→ **Texte du document**
○ ○ ○ ○ ○

Petra

De Jaime Rosales (Es-Fr-Dan, 1h47) avec Bárbara Lennie, Alex Brendemühl, Joan Botey…


Jeune artiste peintre, Petra vient effectuer une résidence auprès de Jaume, un plasticien réputé au caractère entier, dominateur et volontiers arrogant. Si elle se lie d'amitié avec le fils de celui-ci, Lucas, elle empêche que les choses aillent plus loin. Car Petra cache un secret…

Depuis La Soledad (2008) et Un tir dans la tête (2009), c'est toujours un plaisir de retrouver Jaime Rosales : il fait partie de ces auteurs qui n'usent pas en vain de leur art, et dont chaque film procure ce double plaisir de la découverte : quelle est l'histoire ; comment Rosales choisit de la raconter. En bon théoricien, la forme interroge toujours le fond et lui répond. Ici, le récit est chapitré à la manière d'un roman, mais son ordre chronologique est contrarié. Une perturbation qui permet d'occulter des franges du passé, de présenter des conséquences avant certaines causes, d'induire également dans l'esprit du spectateur des hypothèses quant à la raison de ces ellipses.

○ ○ ○ ○ ○

→ **Lignes extraites**
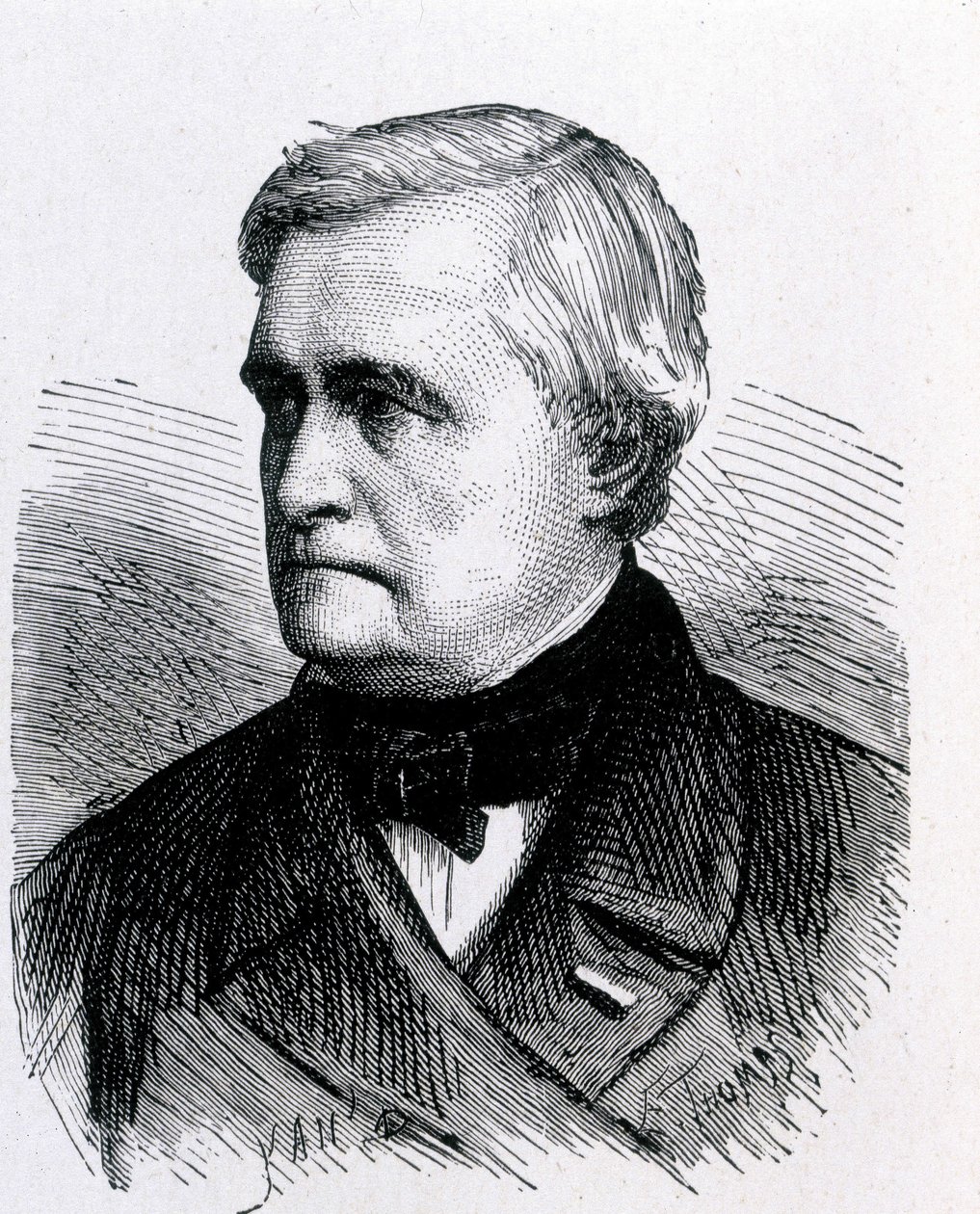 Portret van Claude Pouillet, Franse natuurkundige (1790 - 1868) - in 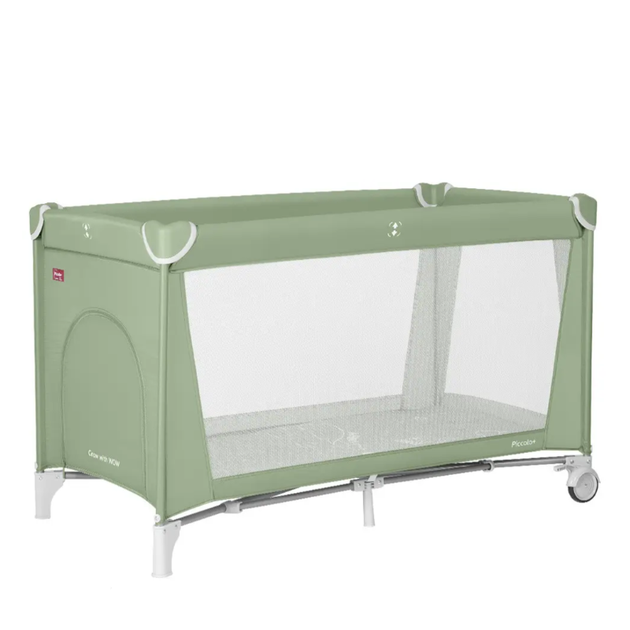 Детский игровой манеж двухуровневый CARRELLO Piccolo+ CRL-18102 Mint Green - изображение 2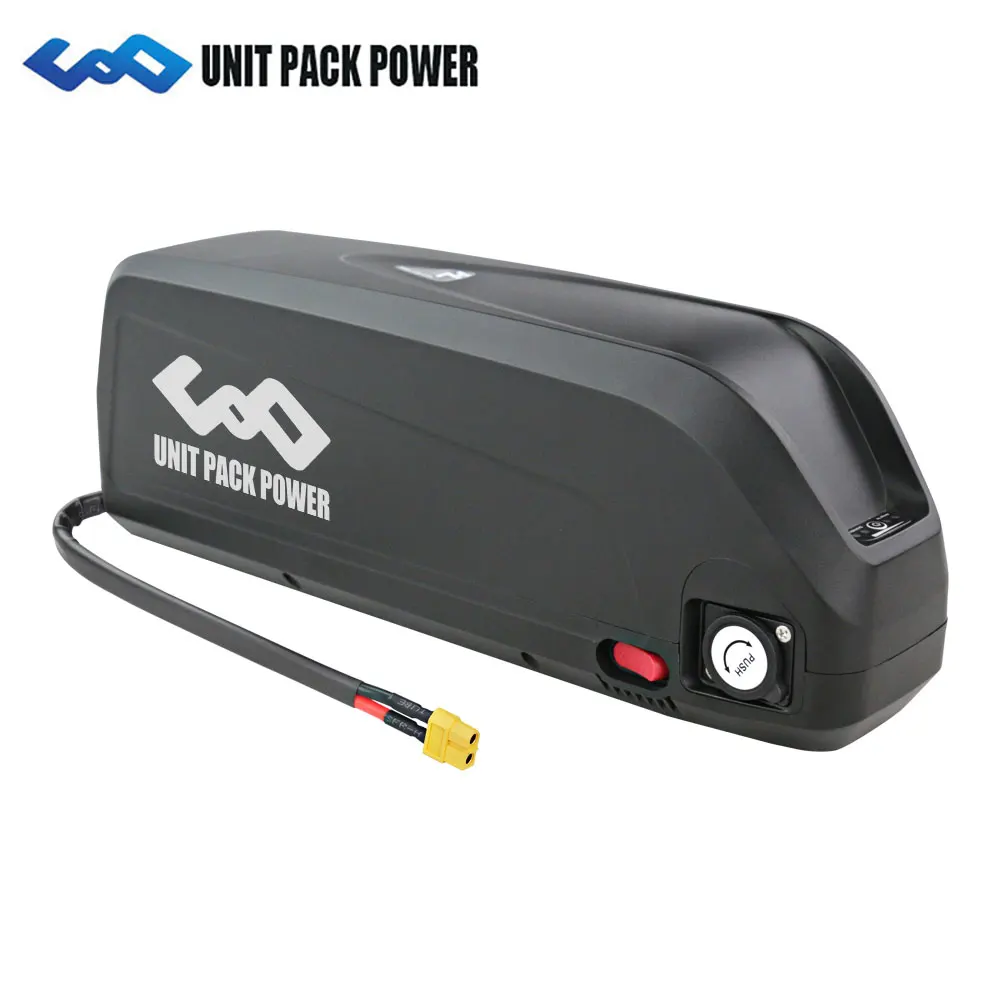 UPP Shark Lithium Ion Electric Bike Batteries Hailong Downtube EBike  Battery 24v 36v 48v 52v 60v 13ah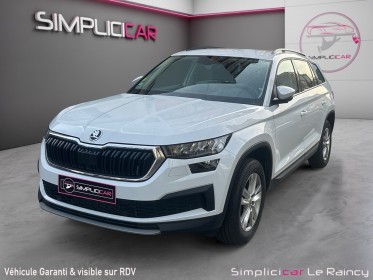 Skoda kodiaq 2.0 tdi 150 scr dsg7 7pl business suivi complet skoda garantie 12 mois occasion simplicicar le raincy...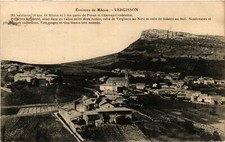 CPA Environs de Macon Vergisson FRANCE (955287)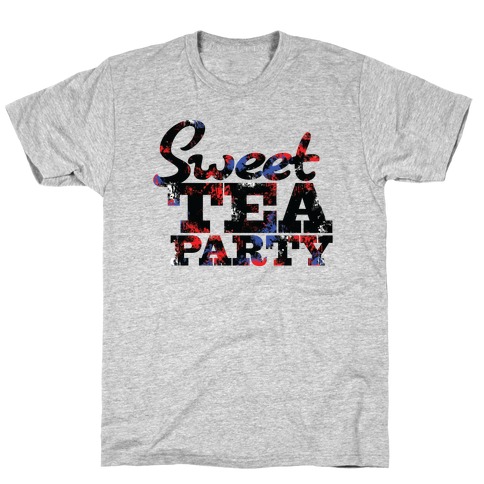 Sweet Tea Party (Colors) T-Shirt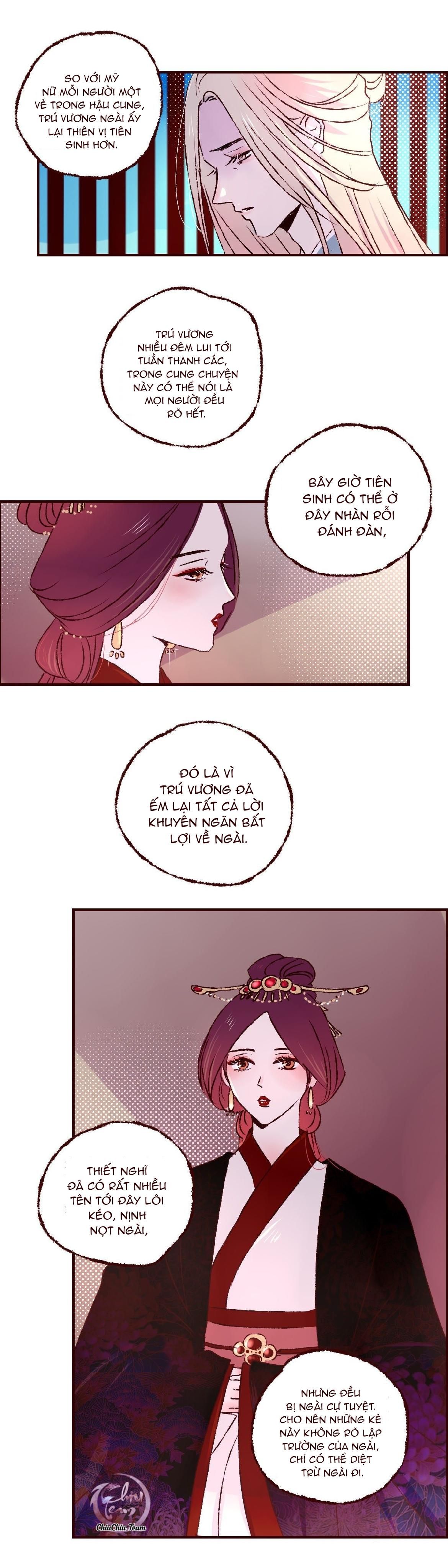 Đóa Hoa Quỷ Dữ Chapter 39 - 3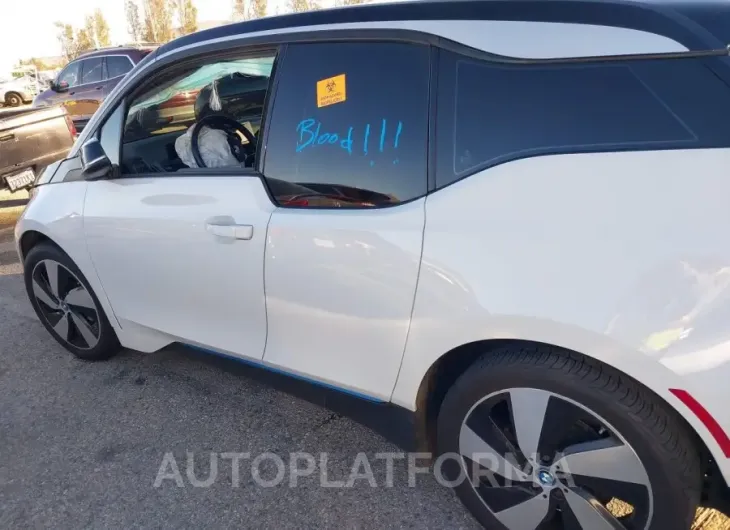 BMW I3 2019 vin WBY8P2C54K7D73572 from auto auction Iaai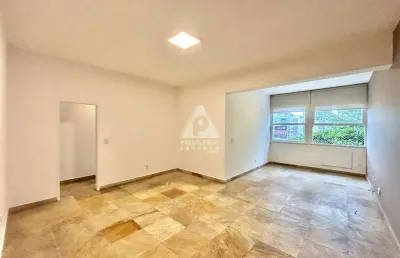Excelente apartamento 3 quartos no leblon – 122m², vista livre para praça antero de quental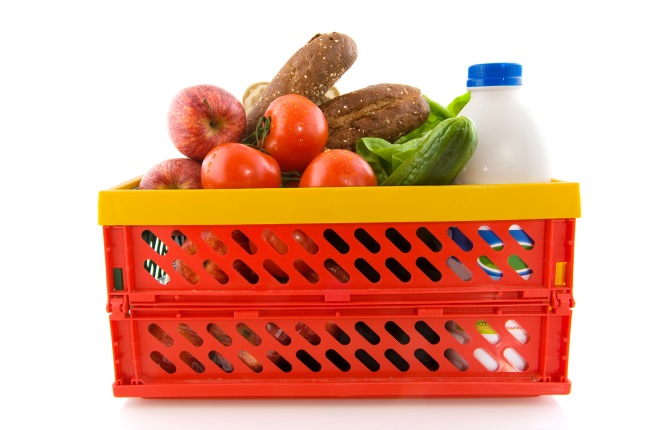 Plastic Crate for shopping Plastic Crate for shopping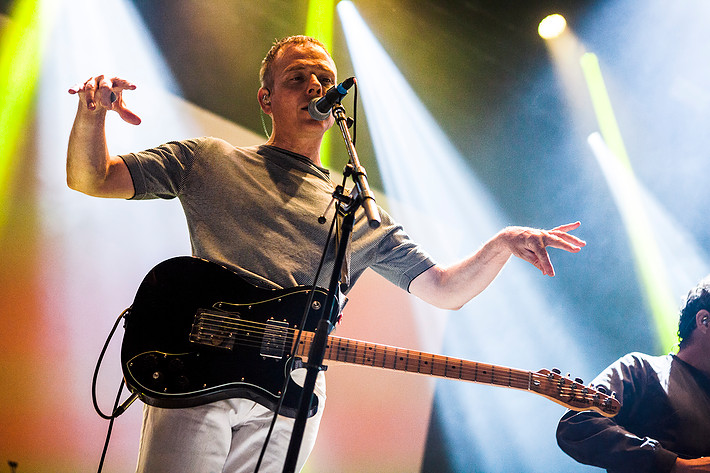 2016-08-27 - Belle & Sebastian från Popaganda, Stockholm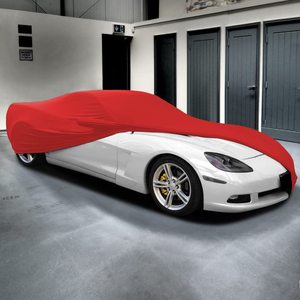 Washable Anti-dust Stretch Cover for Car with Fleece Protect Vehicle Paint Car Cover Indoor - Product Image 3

○ ○ ○ ○ ○

→ **Tâche à faire A**
Répondez à ces questions d'après le texte sur le film Petra :
(i) Quelle est la durée du film ?
(ii) Comment s'appelle le fils de Jaume ?
(iii) En quelle année est sorti Un tir dans la tête ?
→ **Tâche à faire B**
Modifiez, s'il vous plaît, le passage du texte sur le film Petra qui va de « Depuis La Soledad » jusqu'à « de ces ellipses. » : remplacez « roman » par « feuilleton » et redonnez ce passage en entier.
Les lignes ne jouent aucun rôle ici.

→ **Zone de réponse A**
(i) 1h47
(ii) Lucas
(iii) 2009

→ **Zone de réponse B**
Depuis La Soledad (2008) et Un tir dans la tête (2009), c'est toujours un plaisir de retrouver Jaime Rosales : il fait partie de ces auteurs qui n'usent pas en vain de leur art, et dont chaque film procure ce double plaisir de la découverte : quelle est l'histoire ; comment Rosales choisit de la raconter. En bon théoricien, la forme interroge toujours le fond et lui répond. Ici, le récit est chapitré à la manière d'un feuilleton, mais son ordre chronologique est contrarié. Une perturbation qui permet d'occulter des franges du passé, de présenter des conséquences avant certaines causes, d'induire également dans l'esprit du spectateur des hypothèses quant à la raison de ces ellipses.